Yesterday, I met with Mike Migurski to look over some of the datasets and maps that I’ve been setting up. A few key takeaways from the conversation:
- There is a project from last November, which was doing something very similar in circling around the same datasets in different ways to see what insights turn up: Paul Downey’s One CSV, Thirty Stories (he only actually makes it to 21, but still fascinating).
- How to key off of other datasets (for example with a GeoNames id), but also the complications of this for historical work, where borders, roads, population, etc will have been different. Another interesting collision might be to explicitly follow this historical thread and run up against a WWII dataset.
- Restructuring my database. While I’ve been working with two primary tables (“shows” and “routes”), Mike suggested adding a third for “stays,” so that each has a unique identifier, for example if dancers pass through a town more than once. We also discussed the difference between entering a value, for example in a “transportation” column, versus having five columns, one for each possible type of transportation, into which one selects only y/n.

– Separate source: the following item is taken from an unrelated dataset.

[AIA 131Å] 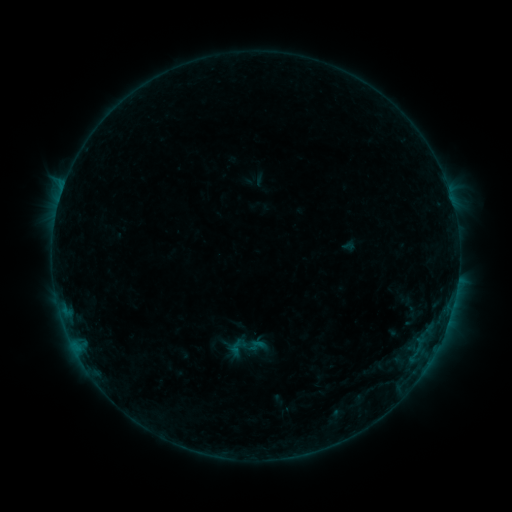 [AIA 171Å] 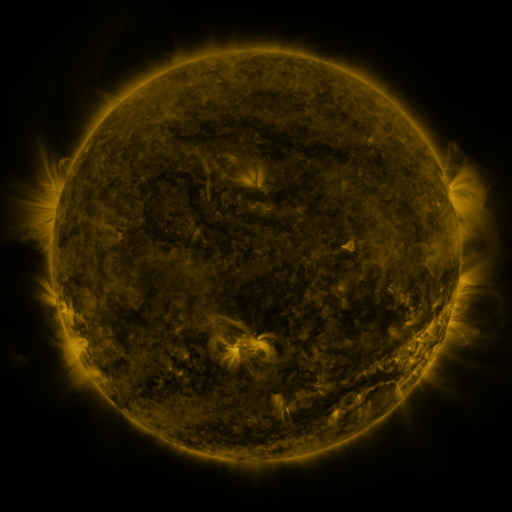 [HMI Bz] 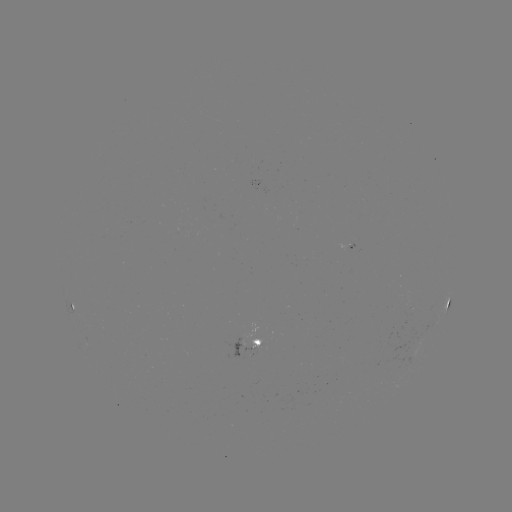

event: sigmoid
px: (256, 346)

- How to deal with ambiguity. I’ve been struggling with knowing when dancers are in a given place in order to perform, but not how long they traveled to get there versus how much in advance of a given performance they arrived to rehearse (other archival evidence suggests this was not consistent — sometimes they even performed the night they arrived). We talked about dealing with these stays and trips by keeping track of four dates for each: i) earliest possible begin; ii) latest possible begin; iii) earliest possible end; iv) latest possible end. This is appealing to me, because it has the potential to highlight the offstage time, which is harder to track than the performances.